Comentários (0) cada um é muita gente, contos

Um e outro ao lado de um e do outro. Sempre os dois, lado a lado – como na canção, meu amor, mas não tão longe. Sempre perto, um e outro, naquela rua antiga desta cidade, aquela direita que não é, como todas as outras que, sendo assim, não são. Num extremo, o terreiro. No outro, a sé. No meio, quase a meio, mais ou menos a meio, fazendo uma esquina que se inclina para a praça, eles os dois, num lugar aonde se chega pelo cheiro, ou melhor, pelo aroma – talvez dê um ar mais verdadeiro daquilo que aquele cheiro é. Quem chega, entra e vê. Um e outro ao lado de um e do outro, ambos em pé. Bom dia, ou boa tarde, como está, prazer em vê-lo. E parece um regresso a um passado antigo (como todos os passados dignos de serem recordados – como se houvesse falta de dignidade na recordação de outros que acabaram de acontecer), daqueles dos reis e dos cavalos, dos servos e dos rendilhados nas saudações. Serão irmãos, são irmãos, se não forem irmãos, são na mesma, tais são as parecenças em tudo aquilo que mostram: corpo, que tem mãos, pernas, olhos, cabeça, e comportamento, que tem cuidado, reverência, velhice e quase continência em quase submissão.
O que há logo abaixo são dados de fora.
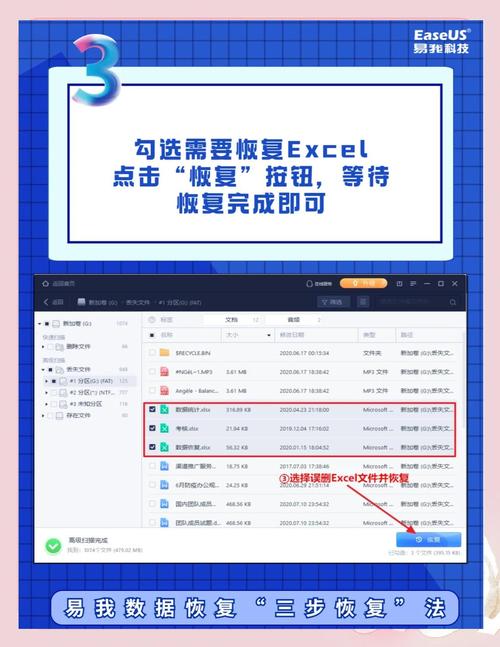 电脑删除的文件如何找回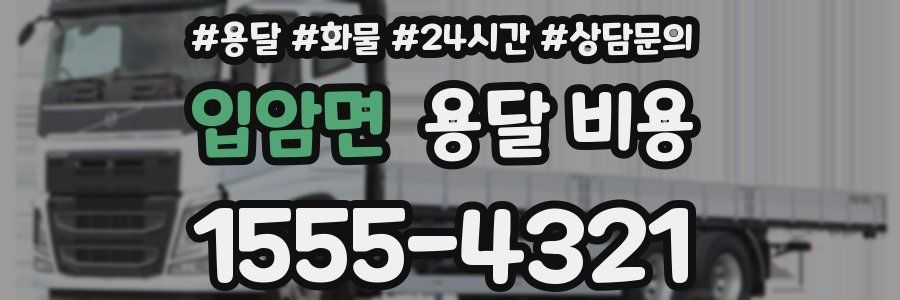 입암면 용달 비용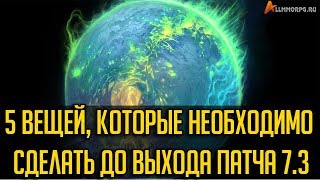 5 ВЕЩЕЙ, КОТОРЫЕ НУЖНО СДЕЛАТЬ ДО ВЫХОДА ПАТЧА 7.3 В WORLD OF WARCRAFT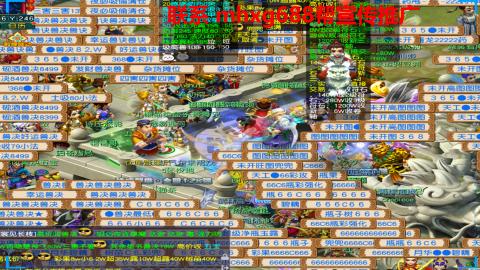 帮免费宣传推广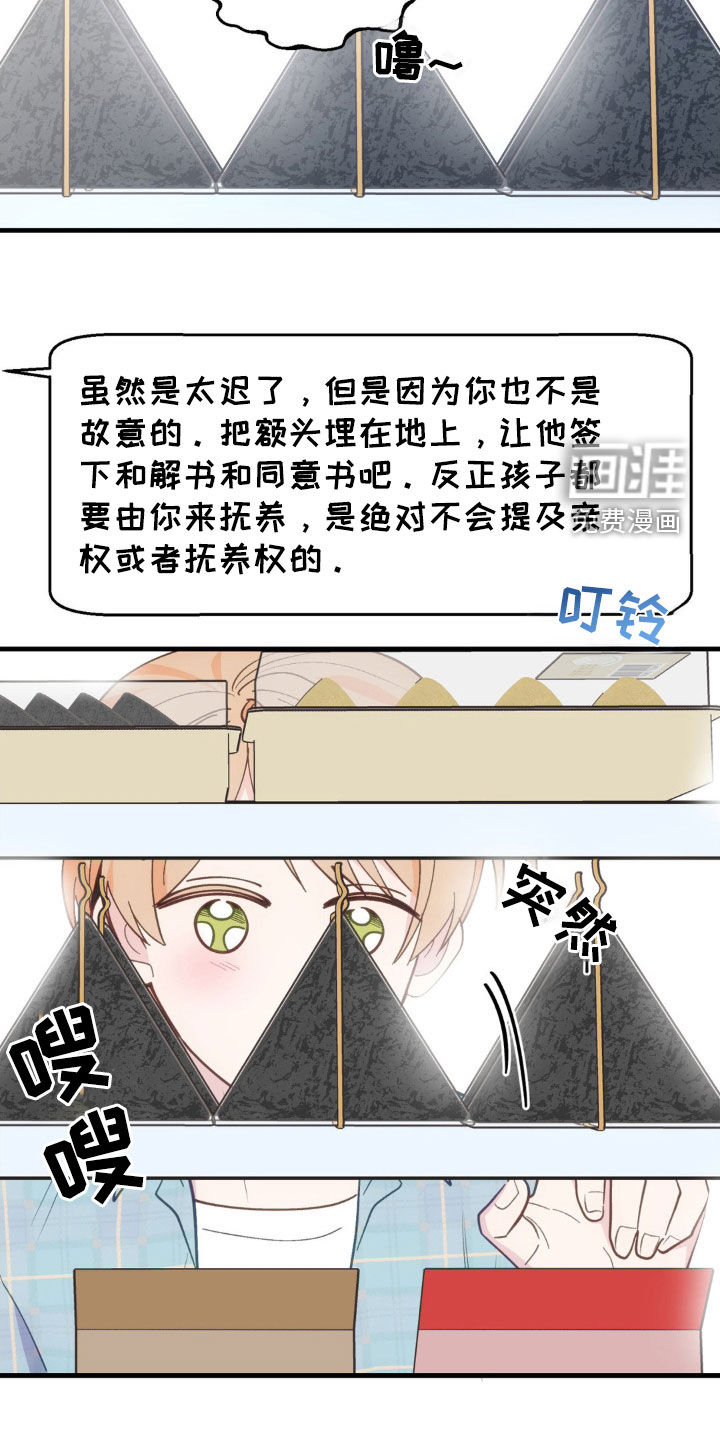 我想要孩子 第34话 第6页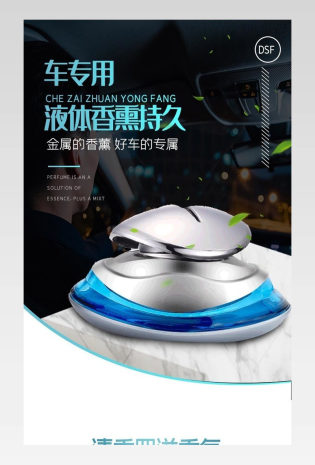 车载用途香水详情黑色详情描述页面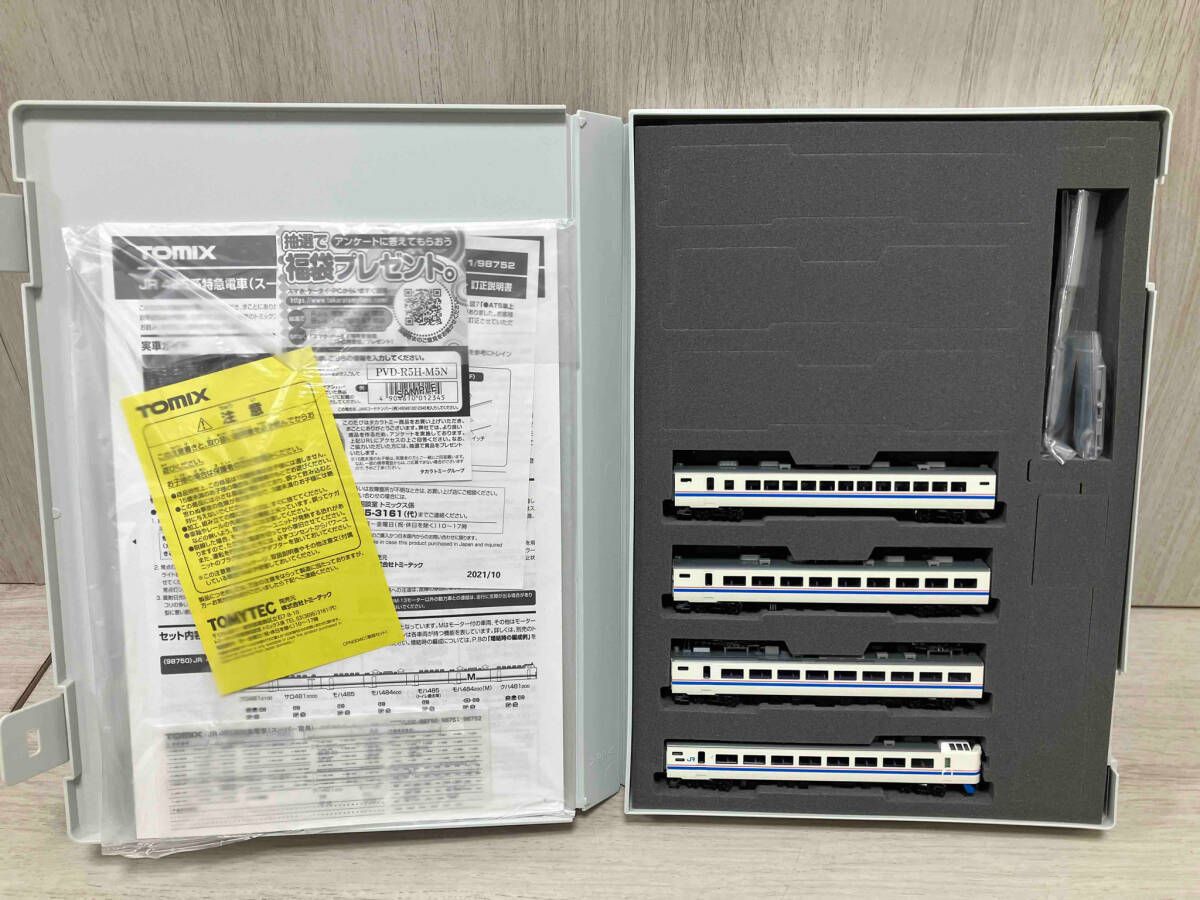 Nゲージ TOMIX 98752 JR 485系特急電車(スｰパｰ雷鳥)増結セット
Um e outro ao lado de um e do outro. Sempre os dois. Ali, atrás do balcão. Não os vejo noutro lugar. Também não os procuro – não tenho de os procurar. Mas nunca os vi noutro lugar. Se calhar, eles também não. Eles existem ali, vivem ali, são ali. E aquele lugar, tendo sido de tanta gente, é agora, mais do que deles, eles. Aquele lugar, com tudo o que aquele lugar tem, é um e o outro. Nem sei como se chamam – nem sei se interessa, na verdade. Talvez tenha interesse, isso sim, não saber como se chamam – não lhes saber os nomes é saber-lhes todos os nomes, não lhes saber as vidas é saber-lhes todas as vidas. Eles são eles os dois. Sem tirar nem pôr. Tudo um imenso amor por aquilo que estão a fazer – que é, mais do que acto, potência do que estão a ser. Talvez sejam apenas um. Olho para eles e são dois mas, se um não está, o outro, estando ali, é como se não estivesse. Eles são ali. Pelo menos, é o que me parece.